> [DO THIS] Reproduce, word for word, every line of the records from the line that contains "Which item of" through the last line of the records, both included.
====== AVAILABLE RECORDS ======
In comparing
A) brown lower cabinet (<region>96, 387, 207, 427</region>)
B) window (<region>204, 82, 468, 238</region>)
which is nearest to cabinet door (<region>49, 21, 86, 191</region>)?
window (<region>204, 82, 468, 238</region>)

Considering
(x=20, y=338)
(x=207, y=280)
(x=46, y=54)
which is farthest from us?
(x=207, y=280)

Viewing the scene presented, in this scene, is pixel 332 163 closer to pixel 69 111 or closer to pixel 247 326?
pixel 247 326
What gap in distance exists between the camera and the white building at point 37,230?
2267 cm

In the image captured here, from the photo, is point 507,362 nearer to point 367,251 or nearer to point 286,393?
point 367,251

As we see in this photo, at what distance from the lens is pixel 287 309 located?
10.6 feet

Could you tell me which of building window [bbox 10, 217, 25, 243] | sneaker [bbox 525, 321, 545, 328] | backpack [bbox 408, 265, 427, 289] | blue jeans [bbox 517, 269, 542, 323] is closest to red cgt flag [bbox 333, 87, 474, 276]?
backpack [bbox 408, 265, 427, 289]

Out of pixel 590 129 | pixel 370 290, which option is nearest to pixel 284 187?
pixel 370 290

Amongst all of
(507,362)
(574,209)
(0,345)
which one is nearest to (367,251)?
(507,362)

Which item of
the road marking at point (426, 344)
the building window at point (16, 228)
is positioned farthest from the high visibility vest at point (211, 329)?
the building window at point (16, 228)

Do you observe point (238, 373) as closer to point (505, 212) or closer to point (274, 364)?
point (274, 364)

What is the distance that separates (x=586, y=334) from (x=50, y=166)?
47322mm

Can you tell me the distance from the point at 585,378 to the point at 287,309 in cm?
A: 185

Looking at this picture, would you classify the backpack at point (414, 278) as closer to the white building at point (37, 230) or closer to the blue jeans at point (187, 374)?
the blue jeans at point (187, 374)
======
> [THE OUTPUT]
Which item of
the road marking at point (426, 344)
the building window at point (16, 228)
is positioned farthest from the high visibility vest at point (211, 329)?
the building window at point (16, 228)

Do you observe point (238, 373) as closer to point (505, 212) or closer to point (274, 364)?
point (274, 364)

What is the distance that separates (x=586, y=334) from (x=50, y=166)?
47322mm

Can you tell me the distance from the point at 585,378 to the point at 287,309 in cm?
A: 185

Looking at this picture, would you classify the backpack at point (414, 278) as closer to the white building at point (37, 230) or closer to the blue jeans at point (187, 374)?
the blue jeans at point (187, 374)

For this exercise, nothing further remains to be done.